- [Records shown]
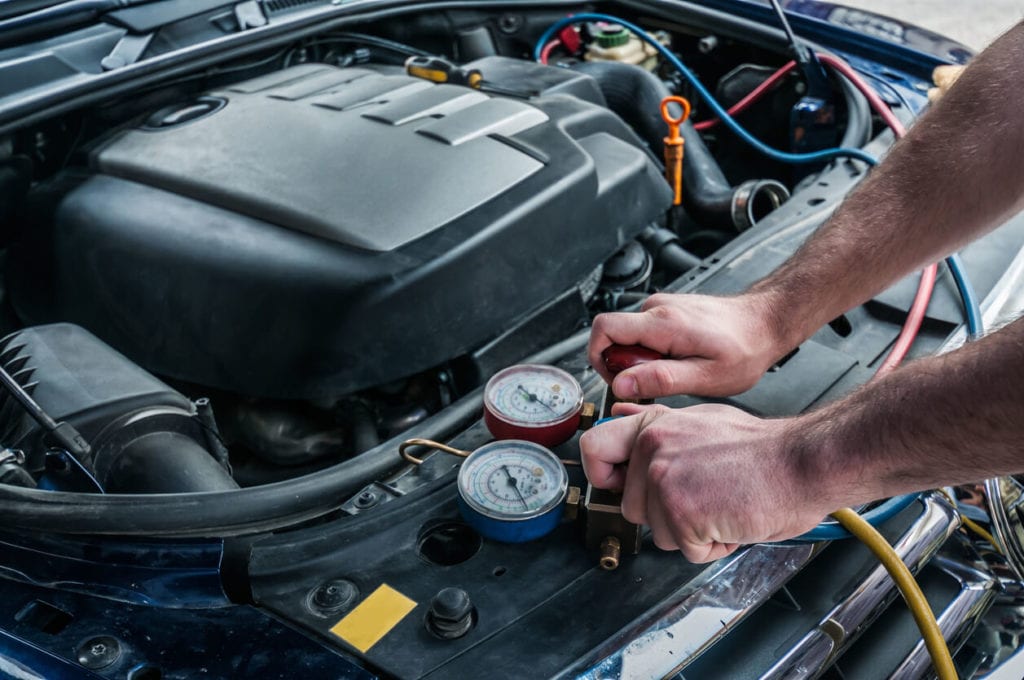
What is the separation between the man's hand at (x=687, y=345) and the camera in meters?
1.06

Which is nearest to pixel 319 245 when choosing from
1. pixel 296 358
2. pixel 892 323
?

- [What is needed] Pull out each line in the rows above that contains the string "pixel", and copy those lines in their original order.

- [Exercise response]
Which is nearest to pixel 319 245 when choosing from
1. pixel 296 358
2. pixel 892 323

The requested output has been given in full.